Pandas gropuby[['col_name', 'values from another dataframe']] - pandas

I have two very large pandas dataframes, df and df_new
Sample df:
A B DU DR
100 103 -2 -10
100 110 -8 -9
100 112 0 -4
100 105 2 0
100 111 NAN 12
.
.
.
264 100 NAN -15
.
.
.
Sample df_new:
A TD
100 0
100 1
100 2
.
.
.
103 0
103 1
.
.
.
I wish to get another pandas dataframe with count of B whose DU is less than or equal to TD of df_new for the same value of A in both df and df_new.

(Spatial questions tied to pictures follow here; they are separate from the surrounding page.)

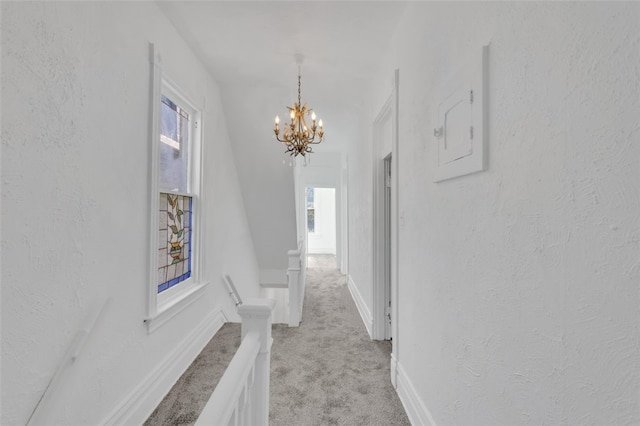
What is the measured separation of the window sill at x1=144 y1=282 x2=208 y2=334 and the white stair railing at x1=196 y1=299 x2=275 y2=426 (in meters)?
1.09

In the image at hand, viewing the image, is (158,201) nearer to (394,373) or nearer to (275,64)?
(275,64)

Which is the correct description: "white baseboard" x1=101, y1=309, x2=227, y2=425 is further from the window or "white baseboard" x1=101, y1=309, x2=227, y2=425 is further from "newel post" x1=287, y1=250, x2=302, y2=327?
"newel post" x1=287, y1=250, x2=302, y2=327

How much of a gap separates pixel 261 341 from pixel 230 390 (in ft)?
1.32

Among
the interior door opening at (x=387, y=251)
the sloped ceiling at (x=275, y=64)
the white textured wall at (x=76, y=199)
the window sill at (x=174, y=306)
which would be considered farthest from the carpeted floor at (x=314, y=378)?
the sloped ceiling at (x=275, y=64)

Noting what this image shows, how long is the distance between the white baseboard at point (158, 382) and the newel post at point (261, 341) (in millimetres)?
934

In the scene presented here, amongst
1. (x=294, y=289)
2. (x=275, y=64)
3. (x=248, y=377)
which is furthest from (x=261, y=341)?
(x=275, y=64)

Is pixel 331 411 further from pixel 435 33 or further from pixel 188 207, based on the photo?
pixel 435 33

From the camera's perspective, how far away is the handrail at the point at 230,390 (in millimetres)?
690

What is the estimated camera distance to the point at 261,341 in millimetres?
1192

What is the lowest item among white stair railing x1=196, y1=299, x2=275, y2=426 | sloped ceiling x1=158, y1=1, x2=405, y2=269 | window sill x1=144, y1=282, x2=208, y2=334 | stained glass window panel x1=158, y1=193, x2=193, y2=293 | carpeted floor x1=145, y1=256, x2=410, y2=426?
carpeted floor x1=145, y1=256, x2=410, y2=426

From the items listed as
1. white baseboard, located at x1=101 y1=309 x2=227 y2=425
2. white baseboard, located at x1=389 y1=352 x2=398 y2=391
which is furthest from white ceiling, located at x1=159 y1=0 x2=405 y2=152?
white baseboard, located at x1=389 y1=352 x2=398 y2=391

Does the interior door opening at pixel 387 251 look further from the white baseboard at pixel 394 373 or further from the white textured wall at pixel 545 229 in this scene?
the white textured wall at pixel 545 229

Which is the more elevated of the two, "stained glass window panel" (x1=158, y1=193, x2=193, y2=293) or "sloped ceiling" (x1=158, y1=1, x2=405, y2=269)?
"sloped ceiling" (x1=158, y1=1, x2=405, y2=269)

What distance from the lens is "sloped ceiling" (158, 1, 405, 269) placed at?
6.63ft
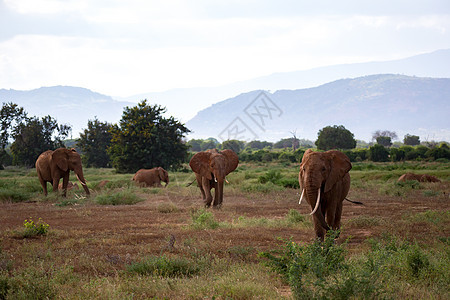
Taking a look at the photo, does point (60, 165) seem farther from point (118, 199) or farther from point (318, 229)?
point (318, 229)

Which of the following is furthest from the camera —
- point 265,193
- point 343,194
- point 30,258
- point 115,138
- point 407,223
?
point 115,138

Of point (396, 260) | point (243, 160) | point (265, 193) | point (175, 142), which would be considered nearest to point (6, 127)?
point (175, 142)

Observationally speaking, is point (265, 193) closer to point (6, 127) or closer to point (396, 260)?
point (396, 260)

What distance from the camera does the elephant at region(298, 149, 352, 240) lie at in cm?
848

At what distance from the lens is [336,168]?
350 inches

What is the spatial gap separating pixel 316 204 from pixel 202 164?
27.0ft

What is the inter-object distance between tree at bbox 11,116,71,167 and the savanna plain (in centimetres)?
3516

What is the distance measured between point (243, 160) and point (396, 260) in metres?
62.9

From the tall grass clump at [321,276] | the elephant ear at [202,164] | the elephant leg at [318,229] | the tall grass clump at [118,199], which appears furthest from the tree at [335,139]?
the tall grass clump at [321,276]

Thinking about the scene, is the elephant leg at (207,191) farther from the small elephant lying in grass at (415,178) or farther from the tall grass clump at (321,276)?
the small elephant lying in grass at (415,178)

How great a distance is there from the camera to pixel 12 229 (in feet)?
37.5

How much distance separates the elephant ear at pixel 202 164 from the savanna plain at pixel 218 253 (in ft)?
4.35

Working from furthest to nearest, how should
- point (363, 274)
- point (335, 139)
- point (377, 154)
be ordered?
point (335, 139), point (377, 154), point (363, 274)

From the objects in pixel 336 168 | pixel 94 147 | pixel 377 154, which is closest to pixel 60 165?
pixel 336 168
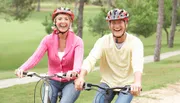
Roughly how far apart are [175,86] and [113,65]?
8.85m

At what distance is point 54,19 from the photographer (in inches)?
206

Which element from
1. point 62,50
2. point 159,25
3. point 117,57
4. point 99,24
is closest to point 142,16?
point 99,24

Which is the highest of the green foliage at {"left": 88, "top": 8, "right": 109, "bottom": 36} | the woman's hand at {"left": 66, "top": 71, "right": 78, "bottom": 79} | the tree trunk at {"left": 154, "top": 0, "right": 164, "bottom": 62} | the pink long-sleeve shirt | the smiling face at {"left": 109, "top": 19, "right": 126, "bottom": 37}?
the smiling face at {"left": 109, "top": 19, "right": 126, "bottom": 37}

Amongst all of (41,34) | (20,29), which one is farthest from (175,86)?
(20,29)

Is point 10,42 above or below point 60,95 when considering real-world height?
below

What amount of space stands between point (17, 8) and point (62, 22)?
92.9 ft

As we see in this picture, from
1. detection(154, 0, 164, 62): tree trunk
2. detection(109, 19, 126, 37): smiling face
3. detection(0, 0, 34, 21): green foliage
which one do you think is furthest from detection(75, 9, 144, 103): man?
detection(0, 0, 34, 21): green foliage

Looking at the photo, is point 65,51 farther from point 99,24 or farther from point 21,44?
point 21,44

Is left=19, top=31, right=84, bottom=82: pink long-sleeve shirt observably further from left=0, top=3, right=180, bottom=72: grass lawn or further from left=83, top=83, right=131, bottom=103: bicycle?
left=0, top=3, right=180, bottom=72: grass lawn

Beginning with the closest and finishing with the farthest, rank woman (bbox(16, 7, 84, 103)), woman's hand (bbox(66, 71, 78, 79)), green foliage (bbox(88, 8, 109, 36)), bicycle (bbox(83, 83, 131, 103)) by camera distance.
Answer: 1. bicycle (bbox(83, 83, 131, 103))
2. woman's hand (bbox(66, 71, 78, 79))
3. woman (bbox(16, 7, 84, 103))
4. green foliage (bbox(88, 8, 109, 36))

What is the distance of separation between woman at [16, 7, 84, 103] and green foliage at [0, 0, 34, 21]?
26.1m

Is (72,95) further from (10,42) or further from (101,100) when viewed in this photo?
(10,42)

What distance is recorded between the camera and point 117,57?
4969mm

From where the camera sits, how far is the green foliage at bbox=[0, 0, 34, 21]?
31.2 metres
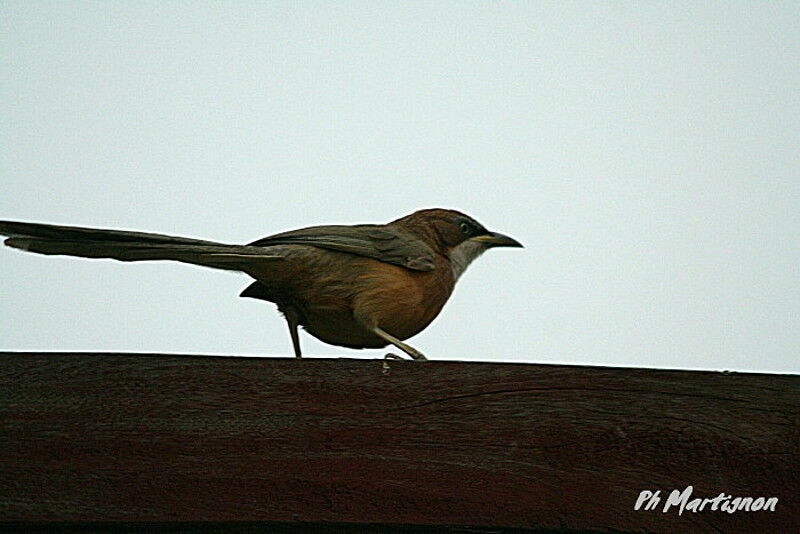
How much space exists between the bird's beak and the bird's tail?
126 centimetres

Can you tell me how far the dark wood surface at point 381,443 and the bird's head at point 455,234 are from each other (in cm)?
158

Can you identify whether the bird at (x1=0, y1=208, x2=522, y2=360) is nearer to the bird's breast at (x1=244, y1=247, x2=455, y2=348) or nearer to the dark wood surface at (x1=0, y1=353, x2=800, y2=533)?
the bird's breast at (x1=244, y1=247, x2=455, y2=348)

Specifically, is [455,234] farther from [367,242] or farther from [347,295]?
[347,295]

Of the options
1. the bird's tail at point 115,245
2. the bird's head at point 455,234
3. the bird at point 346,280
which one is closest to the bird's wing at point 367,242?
the bird at point 346,280

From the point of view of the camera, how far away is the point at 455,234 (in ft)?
12.8

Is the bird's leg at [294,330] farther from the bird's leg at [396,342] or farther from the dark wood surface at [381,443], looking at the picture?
the dark wood surface at [381,443]

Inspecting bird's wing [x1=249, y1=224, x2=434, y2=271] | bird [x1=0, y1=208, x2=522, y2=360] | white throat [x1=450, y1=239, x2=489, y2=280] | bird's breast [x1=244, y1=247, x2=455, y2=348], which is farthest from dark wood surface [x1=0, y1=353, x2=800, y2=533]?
white throat [x1=450, y1=239, x2=489, y2=280]

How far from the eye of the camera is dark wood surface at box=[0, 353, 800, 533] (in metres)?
2.00

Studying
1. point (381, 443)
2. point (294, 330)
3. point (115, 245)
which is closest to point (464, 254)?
point (294, 330)

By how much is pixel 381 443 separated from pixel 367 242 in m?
1.51

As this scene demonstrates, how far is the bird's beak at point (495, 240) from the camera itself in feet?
12.9

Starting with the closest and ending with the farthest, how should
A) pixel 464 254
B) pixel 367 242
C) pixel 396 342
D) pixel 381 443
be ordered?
pixel 381 443
pixel 396 342
pixel 367 242
pixel 464 254

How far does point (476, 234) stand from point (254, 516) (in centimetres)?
217

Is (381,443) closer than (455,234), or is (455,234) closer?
(381,443)
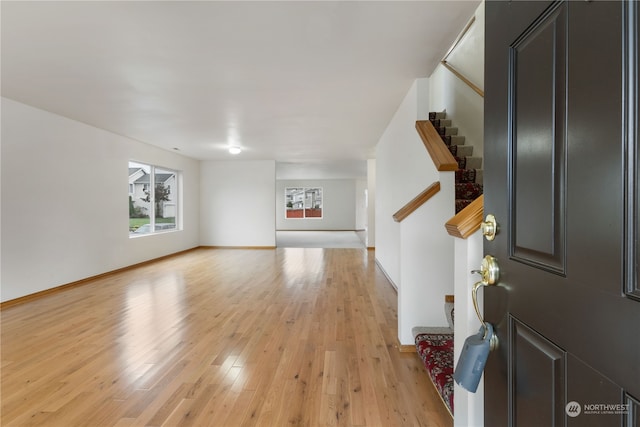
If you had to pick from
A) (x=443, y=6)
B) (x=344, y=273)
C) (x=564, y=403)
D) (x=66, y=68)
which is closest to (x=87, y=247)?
(x=66, y=68)

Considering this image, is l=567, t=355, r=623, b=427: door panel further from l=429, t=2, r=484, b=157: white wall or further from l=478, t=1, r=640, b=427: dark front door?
l=429, t=2, r=484, b=157: white wall

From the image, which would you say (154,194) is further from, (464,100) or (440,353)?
(440,353)

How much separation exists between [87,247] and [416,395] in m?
5.11

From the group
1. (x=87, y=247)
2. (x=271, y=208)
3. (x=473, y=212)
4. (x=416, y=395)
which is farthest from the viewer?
(x=271, y=208)

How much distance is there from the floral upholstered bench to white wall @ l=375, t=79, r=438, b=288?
44cm

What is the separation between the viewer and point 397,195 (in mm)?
4074

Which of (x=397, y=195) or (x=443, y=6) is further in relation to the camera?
(x=397, y=195)

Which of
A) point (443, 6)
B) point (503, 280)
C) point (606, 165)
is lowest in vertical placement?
point (503, 280)

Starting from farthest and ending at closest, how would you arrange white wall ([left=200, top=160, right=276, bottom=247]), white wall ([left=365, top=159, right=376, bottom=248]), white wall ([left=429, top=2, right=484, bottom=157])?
white wall ([left=200, top=160, right=276, bottom=247])
white wall ([left=365, top=159, right=376, bottom=248])
white wall ([left=429, top=2, right=484, bottom=157])

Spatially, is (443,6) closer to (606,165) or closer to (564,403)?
(606,165)

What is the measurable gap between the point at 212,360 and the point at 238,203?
651 centimetres

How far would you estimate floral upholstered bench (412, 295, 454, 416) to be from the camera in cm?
170

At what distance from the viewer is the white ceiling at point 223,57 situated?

Similary I need count of B's whose DU is greater than TD of df_new for the same value of A (it should also include count of np.nan).
i.e:
my expected dataframe should be something like this:
A TD Count_Less Count_More
100 0 3 2
100 1 3 2
100 2 4 1
.
.
.
103 0 0 5
103 1 1 4
.
.
.
How can I do this in Python?
Please note the data size is huge.

First use DataFrame.merge with left join for one Dataframe, then compare columns by Series.gt for > and
Series.le for <= to new columns with DataFrame.assign and last aggregate sum:
df1 = df_new.merge(df.assign(DU = df['DU'].fillna(df_new['TD'].max() + 1)), on='A', how='left')
df2 = (df1.assign(Count_Less=df1['DU'].le(df1['TD']).astype(int),
Count_More=(df1['DU'].gt(df1['TD'])).astype(int))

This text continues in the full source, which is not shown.